European Central Bank:
Minutes of the meeting ending on April 14, 2022
Across sectors, employment in market services, including tourism, had not yet returned to its pre-pandemic level, while the public sector had been a key driver of job creation, with public sector employment standing about 3% above the pre-pandemic level at the end of 2021.
The currently estimated parameters suggested only a very low pass-through from price changes to wages. As there was so far little evidence of structural changes taking place in the labour market, second-round effects through wages were unlikely at the current juncture.
Bank of Japan:
Minutes of Meeting ending on April 28, 2022
While the number of employees continued to rise, the degree of tightness in the labor market had been increasing further, with the labor force participation rate recovering at only a moderate pace and the job openings-to-applicants ratio and turnover rates remaining high.
…. suggested that the base pay rise for fiscal 2022 was somewhat larger than that in the past few years.

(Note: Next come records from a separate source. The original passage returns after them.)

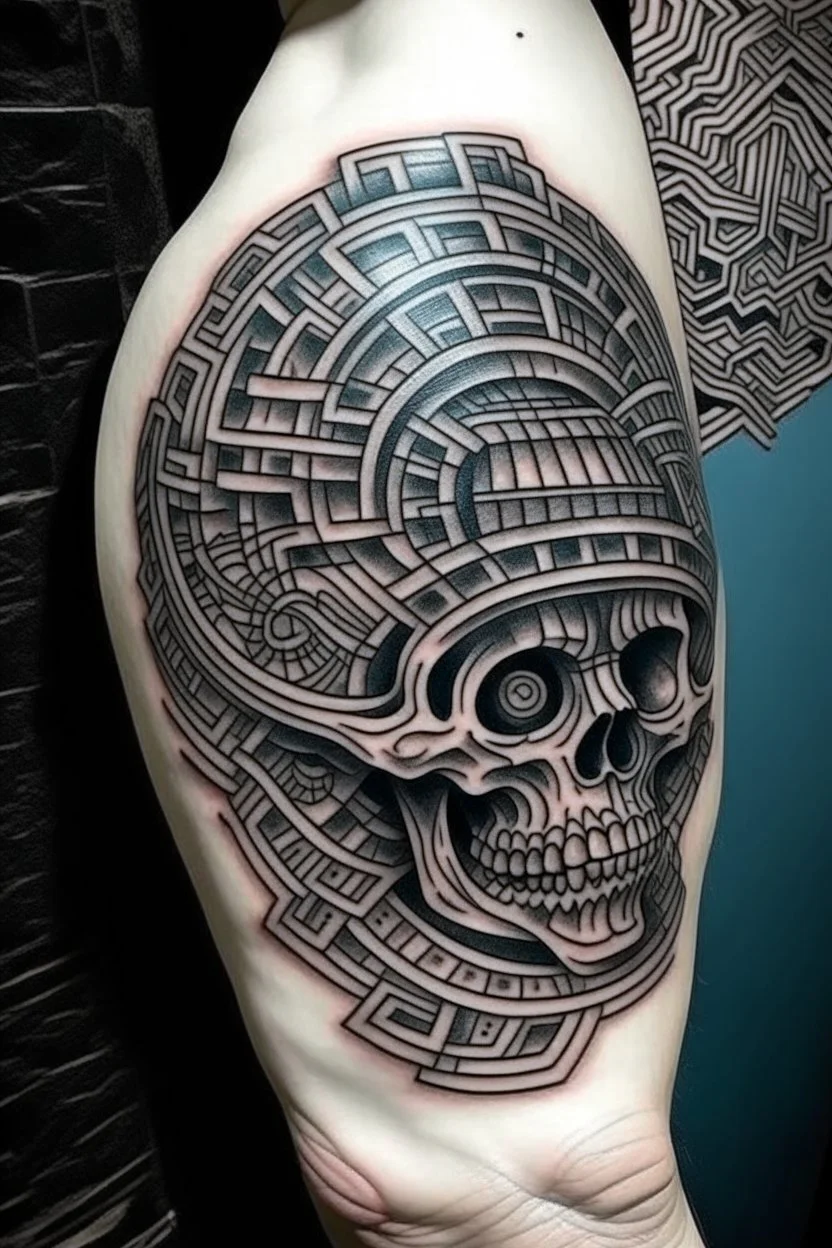 Shape of a labyrinth in a skull a new age tattoo style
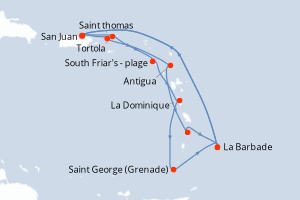 Carte itinéraire croisière Southern Caribbean Adventurer - 14 jours au départ de San Juan - Caraïbes Bahamas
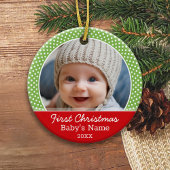 Baby's First Christmas Foto - Red Green Polka dot Keramik Ornament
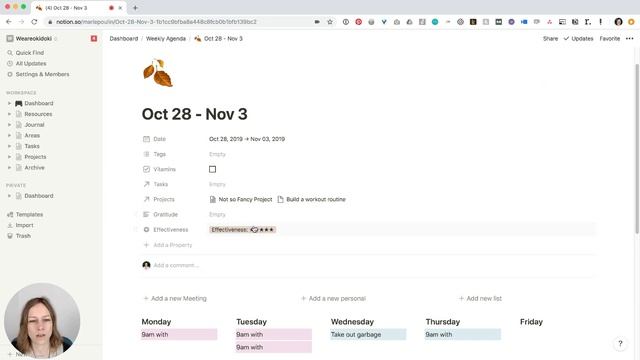 Create a Weekly Agenda template from scratch in Notion смотреть онлайн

However, one of these members said that it was highly likely that the wage increases would not fully cover inflation for fiscal 2022, and thus it was crucial that further wage increases be made in fiscal 2023 onward.
Banco de Mexico (Central Bank of Mexico):
Minutes of the meeting ending on May 12, 2022
Regarding the labor market, most members highlighted the progress observed in several indicators, although negative effects persist.
[One member] stated that the favorable performance of employment indicators has contributed to slightly reduce labor market slack, although total employment still remains significantly below its pre-pandemic trajectory.
Reserve Bank of India:
Minutes of the meeting ending on June 8, 2022
Ashima Goyal: There are a number of links in the chain from wages to prices. Wages rise with expected inflation and the tightness of the labour market. In India they are especially sensitive to food inflation. If the labour market is not tight there would not be much impact of wages on prices despite expected inflation. Rising employment does not put pressure on wages, if there are many willing to work without higher wages. We know unemployment is high in India, especially for youth. Many are looking to shift to more productive jobs. Wages are rising in sectors like information technology where there is a shortage of skills, but it is not yet a general phenomenon. Contrast this with the US where acute shortages are pushing up wages. During the pandemic many firms have economized on labour cost and the share of wages has gone down. Moreover, the aggregate supply curve is estimated to be flat so that prices do not rise much even if employment rises.